### Supplied passage

On 21 December 1914, Arnold-Forster enlisted in the Royal Naval Volunteer Reserve, joining the Trade Division at the Admiralty where he was involved in planning the naval blockade of Germany. On 29 December 1914, he was promoted to the rank of Lieutenant, and to Lieutenant Commander on 4 June 1916. In 1919 he served on the Paris Peace Conference, and wrote the Royal Navy's history of the blockade.[13] He was demobilised on 19 December 1919.[8][6]

As a Labour politician, Arnold-Forster was a strong human rights advocate, and became involved in the creation of the League of Nations (1920).[14] He joined the Union of Democratic Control (UDC),[15] a pressure group arguing for more parliamentary control over foreign policy, and against war. In the interwar period he was influential in the foreign policy debates that tried to find an alternative to war, as a member of the All Souls Foreign Affairs Group[c][16] and as a key member of the Labour Party's Advisory Committee on International Relations (Advisory Committee on International Questions on ACIQ).[17] There, Arnold-Forster, Philip Noel-Baker and Hugh Dalton were considered a "triumvirate".[18] As an Internationalist, he was one of the more vocal supporters of the League within the party, and argued for multilateral disarmament.[19][20] During World War II he continued to advance ideas for a new international body with more coercive powers.[21] He lectured at the University of Virginia Institute of Public Affairs in 1938.[22] After the war he continued writing and speaking on internationalism and the United Nations.[23]

As an artist, he first joined the St Ives Arts Club in 1909 and was noted for landscapes and pastels.[24] His work is included in the National Portrait Gallery, London.[25][7][2] He was the first Chairman of the Board of Directors at Gordonstoun.[12]

List of selected publications[edit]

Books
  • Arnold-Forster, William (1922). France, Ourselves and the future. London: Union of Democratic Control.

### Tasks to carry out
a) Do these statements agree with the Arnold-Forster passage? For each, answer yes or no and quote the words that decide it.
(i) He was promoted to Lieutenant Commander on 4 June 1916.
(ii) He first joined the St Ives Arts Club in 1919.
(iii) He lectured at the University of Virginia Institute of Public Affairs in 1938.
b) Set down the Arnold-Forster passage from "As an artist, he" up to and including "of Democratic Control.", without changing a word.
Rely only on the Arnold-Forster passage.

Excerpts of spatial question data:

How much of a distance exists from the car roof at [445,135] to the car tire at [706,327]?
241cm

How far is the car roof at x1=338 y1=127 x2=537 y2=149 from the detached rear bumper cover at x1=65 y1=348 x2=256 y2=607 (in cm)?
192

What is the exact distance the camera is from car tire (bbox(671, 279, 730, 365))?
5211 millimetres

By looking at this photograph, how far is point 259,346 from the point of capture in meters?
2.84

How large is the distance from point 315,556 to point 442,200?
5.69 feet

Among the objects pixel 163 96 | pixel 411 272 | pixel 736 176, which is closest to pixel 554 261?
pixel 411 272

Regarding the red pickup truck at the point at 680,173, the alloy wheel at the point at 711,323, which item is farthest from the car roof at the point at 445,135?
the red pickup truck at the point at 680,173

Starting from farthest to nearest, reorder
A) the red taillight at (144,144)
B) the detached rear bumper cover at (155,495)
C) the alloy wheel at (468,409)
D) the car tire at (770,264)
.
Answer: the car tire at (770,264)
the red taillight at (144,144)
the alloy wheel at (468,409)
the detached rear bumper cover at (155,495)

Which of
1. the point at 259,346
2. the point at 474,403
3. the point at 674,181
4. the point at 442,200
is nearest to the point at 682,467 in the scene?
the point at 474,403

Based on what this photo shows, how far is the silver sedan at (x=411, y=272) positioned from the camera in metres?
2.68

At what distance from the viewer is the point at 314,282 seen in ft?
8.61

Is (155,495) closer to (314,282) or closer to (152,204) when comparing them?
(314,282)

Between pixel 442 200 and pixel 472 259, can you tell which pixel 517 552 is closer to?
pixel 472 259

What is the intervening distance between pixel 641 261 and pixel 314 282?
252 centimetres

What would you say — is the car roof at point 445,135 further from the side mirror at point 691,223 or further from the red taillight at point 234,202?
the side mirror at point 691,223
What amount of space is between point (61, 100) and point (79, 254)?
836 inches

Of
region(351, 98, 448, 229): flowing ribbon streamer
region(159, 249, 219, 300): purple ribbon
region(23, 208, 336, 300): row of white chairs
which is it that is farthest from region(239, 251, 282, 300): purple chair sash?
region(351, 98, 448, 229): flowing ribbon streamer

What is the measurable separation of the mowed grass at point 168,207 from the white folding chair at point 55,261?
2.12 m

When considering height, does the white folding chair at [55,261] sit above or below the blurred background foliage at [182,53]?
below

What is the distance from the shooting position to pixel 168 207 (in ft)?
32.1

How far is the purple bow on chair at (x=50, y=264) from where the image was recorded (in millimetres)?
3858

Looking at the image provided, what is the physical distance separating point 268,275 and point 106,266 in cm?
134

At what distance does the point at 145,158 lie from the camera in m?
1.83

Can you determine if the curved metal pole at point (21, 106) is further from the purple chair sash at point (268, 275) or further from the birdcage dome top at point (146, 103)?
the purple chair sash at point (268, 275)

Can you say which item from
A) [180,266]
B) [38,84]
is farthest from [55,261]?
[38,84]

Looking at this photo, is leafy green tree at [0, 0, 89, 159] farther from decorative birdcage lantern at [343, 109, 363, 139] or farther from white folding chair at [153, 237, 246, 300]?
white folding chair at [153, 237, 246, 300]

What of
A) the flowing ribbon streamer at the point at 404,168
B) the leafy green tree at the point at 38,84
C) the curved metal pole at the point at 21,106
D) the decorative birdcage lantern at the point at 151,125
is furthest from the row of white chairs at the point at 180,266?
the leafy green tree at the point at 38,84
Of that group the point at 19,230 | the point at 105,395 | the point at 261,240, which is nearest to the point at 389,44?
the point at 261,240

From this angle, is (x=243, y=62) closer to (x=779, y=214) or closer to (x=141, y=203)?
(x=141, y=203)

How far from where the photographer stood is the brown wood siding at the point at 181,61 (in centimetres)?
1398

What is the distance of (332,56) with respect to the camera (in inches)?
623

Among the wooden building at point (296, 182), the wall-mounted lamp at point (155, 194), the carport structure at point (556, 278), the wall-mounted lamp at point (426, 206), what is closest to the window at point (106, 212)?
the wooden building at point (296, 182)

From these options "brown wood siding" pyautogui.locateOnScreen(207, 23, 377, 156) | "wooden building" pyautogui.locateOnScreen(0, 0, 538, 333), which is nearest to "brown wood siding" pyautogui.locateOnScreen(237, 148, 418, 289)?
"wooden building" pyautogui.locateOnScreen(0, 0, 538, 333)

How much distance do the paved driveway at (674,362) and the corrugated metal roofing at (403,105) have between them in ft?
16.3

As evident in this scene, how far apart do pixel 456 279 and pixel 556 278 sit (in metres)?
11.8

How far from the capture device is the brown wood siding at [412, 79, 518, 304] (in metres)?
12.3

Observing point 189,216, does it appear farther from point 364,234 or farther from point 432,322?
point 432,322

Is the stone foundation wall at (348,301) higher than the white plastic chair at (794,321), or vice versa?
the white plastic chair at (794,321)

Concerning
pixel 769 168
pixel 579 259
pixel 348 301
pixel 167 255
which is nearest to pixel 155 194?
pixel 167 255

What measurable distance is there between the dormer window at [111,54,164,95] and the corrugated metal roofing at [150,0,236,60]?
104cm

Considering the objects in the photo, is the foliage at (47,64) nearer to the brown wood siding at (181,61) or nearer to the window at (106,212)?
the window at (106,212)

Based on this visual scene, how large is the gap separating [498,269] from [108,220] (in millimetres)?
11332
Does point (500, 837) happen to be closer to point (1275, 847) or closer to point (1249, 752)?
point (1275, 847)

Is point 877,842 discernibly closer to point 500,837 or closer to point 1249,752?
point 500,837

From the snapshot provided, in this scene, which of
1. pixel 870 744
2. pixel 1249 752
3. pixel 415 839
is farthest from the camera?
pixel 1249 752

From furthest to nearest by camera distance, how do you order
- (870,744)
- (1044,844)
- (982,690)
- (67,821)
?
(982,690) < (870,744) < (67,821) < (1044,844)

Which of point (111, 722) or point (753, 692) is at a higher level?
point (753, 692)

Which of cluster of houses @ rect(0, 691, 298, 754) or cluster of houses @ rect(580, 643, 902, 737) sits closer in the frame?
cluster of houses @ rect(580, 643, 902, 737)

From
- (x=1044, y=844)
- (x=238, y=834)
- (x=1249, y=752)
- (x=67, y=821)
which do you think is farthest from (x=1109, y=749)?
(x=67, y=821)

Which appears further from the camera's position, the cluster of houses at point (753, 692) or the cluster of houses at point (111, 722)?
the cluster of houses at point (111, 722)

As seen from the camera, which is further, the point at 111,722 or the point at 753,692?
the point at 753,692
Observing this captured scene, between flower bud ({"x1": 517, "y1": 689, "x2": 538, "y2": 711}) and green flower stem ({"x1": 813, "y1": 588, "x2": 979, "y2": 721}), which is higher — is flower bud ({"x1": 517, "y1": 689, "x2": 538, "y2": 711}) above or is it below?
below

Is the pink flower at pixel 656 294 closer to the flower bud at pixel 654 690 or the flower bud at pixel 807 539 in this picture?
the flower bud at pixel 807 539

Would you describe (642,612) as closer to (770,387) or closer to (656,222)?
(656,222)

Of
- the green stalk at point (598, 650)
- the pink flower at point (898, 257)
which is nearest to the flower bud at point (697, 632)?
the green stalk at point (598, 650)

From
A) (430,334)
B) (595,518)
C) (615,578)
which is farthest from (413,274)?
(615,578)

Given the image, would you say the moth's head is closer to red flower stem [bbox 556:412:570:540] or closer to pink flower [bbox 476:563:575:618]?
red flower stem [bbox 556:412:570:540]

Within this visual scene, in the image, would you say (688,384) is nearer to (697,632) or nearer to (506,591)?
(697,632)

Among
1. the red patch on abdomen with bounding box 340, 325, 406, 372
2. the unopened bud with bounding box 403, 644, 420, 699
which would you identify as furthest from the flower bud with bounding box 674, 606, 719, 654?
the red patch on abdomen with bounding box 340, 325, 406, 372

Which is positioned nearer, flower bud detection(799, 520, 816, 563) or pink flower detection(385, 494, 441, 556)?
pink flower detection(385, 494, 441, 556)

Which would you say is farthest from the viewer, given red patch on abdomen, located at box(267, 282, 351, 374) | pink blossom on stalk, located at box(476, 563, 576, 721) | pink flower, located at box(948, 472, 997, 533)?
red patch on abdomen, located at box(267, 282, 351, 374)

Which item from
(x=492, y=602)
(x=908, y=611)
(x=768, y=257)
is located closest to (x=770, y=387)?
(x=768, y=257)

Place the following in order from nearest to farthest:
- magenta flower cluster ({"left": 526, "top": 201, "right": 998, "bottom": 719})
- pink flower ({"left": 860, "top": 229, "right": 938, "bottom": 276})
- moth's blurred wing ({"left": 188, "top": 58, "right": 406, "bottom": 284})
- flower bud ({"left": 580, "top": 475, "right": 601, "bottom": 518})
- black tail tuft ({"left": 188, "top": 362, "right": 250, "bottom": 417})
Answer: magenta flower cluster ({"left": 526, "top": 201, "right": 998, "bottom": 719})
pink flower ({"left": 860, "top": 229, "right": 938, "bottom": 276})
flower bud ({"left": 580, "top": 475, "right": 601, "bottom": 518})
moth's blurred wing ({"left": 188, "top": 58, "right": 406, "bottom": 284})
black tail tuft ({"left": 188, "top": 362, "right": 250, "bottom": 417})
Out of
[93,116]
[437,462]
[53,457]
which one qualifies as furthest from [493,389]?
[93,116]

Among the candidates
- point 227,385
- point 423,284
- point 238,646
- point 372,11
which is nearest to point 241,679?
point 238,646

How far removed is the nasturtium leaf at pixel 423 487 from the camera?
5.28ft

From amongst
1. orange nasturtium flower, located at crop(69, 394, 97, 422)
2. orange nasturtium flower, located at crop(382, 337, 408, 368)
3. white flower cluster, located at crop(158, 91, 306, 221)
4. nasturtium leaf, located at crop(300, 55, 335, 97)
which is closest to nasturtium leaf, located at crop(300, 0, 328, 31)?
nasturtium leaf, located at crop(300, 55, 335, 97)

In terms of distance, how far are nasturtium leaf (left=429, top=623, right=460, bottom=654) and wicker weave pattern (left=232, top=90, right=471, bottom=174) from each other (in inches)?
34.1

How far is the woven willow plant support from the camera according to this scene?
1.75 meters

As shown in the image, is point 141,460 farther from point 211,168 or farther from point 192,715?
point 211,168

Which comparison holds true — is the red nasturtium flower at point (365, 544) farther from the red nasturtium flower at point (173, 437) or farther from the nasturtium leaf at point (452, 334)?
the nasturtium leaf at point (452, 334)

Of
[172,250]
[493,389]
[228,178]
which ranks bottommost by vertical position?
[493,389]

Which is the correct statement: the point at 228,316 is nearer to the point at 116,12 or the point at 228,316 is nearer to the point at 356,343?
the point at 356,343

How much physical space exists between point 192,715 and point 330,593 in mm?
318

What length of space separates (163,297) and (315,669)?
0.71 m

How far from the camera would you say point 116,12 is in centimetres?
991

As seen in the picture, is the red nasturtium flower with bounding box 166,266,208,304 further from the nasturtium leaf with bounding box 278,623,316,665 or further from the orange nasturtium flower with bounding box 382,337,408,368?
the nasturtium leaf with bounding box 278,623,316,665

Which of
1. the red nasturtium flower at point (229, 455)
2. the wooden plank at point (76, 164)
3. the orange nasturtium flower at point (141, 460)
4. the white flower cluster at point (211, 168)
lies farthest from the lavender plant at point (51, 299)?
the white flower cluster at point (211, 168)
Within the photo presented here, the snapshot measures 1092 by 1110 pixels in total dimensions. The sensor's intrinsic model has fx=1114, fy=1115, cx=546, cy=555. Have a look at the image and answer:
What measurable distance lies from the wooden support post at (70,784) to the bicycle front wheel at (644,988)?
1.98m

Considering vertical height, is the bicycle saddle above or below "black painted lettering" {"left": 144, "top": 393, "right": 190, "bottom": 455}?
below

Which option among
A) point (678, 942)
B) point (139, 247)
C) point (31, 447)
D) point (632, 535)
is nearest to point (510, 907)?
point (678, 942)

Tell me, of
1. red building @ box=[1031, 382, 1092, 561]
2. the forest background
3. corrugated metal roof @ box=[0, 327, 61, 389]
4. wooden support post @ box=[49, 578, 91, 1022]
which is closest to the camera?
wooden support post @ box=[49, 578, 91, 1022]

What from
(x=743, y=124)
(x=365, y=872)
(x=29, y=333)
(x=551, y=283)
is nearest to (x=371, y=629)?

### Task-by-task outputs
a)
(i) Yes: "to Lieutenant Commander on 4 June 1916"
(ii) No: "he first joined the St Ives Arts Club in 1909"
(iii) Yes: "He lectured at the University of Virginia Institute of Public Affairs in 1938."

b)
As an artist, he first joined the St Ives Arts Club in 1909 and was noted for landscapes and pastels.[24] His work is included in the National Portrait Gallery, London.[25][7][2] He was the first Chairman of the Board of Directors at Gordonstoun.[12]

List of selected publications[edit]

Books
  • Arnold-Forster, William (1922). France, Ourselves and the future. London: Union of Democratic Control.